A Kiwi paramedic currently living and working in New York has recounted the harrowing experiences she's seen so far battling the coronavirus epidemic there. She says it should serve as a warning to New Zealanders about why abiding the lockdown rules is so important.
Chez Valenta, who grew in the Auckland suburb of Henderson before moving to Brooklyn in the US, told 1 NEWS today she has gone through plenty of emotions in the past two weeks with Covid-19 sweeping through the state.
According to the latest update from Centers for Disease Control and Prevention in the US, there are 67,131 coronavirus cases in the state of New York alone - almost four times as many as the next highest state of New Jersey.
Ms Valenta said the virus is unlike anything she or her colleagues have ever seen or experienced before.
"We are running out of everything," Ms Valenta said.
"We are running out of gowns with which to perform high risk procedures. We are running out of masks themselves and even the surgical masks are becoming scarce.
"It's gotten to the point where we are starting to become creative. I've been to hospitals where nurses are wearing rubbish bags and that's probably going to be the same scenario for a lot of us really, really soon."

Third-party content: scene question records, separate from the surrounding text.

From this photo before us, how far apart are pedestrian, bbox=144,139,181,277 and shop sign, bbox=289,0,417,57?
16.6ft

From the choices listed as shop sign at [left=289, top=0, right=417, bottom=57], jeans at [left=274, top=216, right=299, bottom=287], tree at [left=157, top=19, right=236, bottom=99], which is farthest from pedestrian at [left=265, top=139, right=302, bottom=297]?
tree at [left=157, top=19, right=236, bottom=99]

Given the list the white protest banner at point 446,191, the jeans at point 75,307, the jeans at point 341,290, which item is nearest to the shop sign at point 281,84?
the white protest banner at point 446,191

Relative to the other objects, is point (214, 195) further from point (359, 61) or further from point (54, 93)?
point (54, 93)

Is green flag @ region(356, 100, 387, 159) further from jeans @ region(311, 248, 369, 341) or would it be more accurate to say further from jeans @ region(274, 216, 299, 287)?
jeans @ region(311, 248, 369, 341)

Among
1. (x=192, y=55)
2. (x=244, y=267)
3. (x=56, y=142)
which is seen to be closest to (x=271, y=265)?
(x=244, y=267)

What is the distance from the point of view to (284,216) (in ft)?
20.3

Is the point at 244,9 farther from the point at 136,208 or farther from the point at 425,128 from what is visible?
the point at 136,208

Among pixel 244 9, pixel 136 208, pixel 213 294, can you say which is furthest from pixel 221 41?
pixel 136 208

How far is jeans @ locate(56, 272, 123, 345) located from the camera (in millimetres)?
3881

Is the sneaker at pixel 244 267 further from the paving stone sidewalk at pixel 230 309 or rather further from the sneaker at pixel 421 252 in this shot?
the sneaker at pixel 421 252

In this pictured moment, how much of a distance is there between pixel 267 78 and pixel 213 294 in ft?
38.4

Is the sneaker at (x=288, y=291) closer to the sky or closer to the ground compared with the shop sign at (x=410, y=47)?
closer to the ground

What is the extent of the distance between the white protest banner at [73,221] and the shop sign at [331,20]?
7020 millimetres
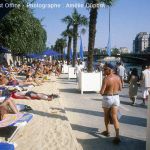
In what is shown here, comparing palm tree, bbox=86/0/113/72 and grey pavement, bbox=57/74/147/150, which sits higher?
palm tree, bbox=86/0/113/72

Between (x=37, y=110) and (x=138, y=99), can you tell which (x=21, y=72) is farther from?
(x=37, y=110)

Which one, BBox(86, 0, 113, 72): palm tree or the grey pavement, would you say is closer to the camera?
the grey pavement

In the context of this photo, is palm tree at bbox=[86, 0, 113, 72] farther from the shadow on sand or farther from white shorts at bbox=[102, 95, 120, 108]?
white shorts at bbox=[102, 95, 120, 108]

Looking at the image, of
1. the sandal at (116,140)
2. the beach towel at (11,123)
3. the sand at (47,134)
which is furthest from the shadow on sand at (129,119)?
the beach towel at (11,123)

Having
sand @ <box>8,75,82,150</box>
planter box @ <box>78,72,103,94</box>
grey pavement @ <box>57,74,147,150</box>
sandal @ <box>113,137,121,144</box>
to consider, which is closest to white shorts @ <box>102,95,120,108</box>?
sandal @ <box>113,137,121,144</box>

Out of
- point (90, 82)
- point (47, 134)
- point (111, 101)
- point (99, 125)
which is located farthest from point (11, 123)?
point (90, 82)

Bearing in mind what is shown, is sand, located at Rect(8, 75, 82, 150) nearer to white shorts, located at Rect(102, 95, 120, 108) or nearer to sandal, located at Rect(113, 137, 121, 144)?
sandal, located at Rect(113, 137, 121, 144)

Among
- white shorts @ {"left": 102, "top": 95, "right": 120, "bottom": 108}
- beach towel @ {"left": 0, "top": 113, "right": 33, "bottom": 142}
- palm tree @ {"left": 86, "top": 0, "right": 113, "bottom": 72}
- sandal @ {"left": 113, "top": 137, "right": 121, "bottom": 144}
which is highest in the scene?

Of all the things the 37-year-old has already experienced in just the past two weeks, there's already one heartbreaking story that will likely stick with her.
"I've seen it wipe out an entire family over the course of three days - different ages, different health statuses.
"There was this belief that it preyed upon the elderly or those with [existing health issues]... but it has zero regard for how old you are, it has zero regard for how healthy you are. It has zero regard for what neighbourhood you live in and what you do for a living.
"That was probably the most heart-wrenching thing - watching it take an entire family over a three-day period."
Ms Valenta says her family has tried to get her to come home or at least "hunker down" until the situation in New York improves, but she says she simply can't do that.
"I've thought about coming home because I feel like New Zealand's response to all of this is so much better and you guys have gotten ahead of it.
"In that respect, it's hard and [my family] don't want me here... but I just can't leave. I just can't."
Instead, Ms Valenta hopes her stories and experiences can instead remind Kiwis why social distancing and staying indoors during the lockdown period are so important to preventing what is happening in New York from taking place here.
"I know that it's crotchety to be in the house and to feel like you don't have the freedom right now to do whatever it is you want - I get that, I really, really do understand that, but my love for my country is so great that I want you guys to understand how important it is to heed the advice and the direction you're getting from the Government.
"Don't get mad at the police officers trying to enforce it - they are doing it for your own good. I wish we had been proactive here in the city and been able to get ahead of the spread the same way that you guys have because we would not be in this spot now had we listened."
New Zealand currently has 647 coronavirus cases and one death from the pandemic after going into a four-week lockdown period last week.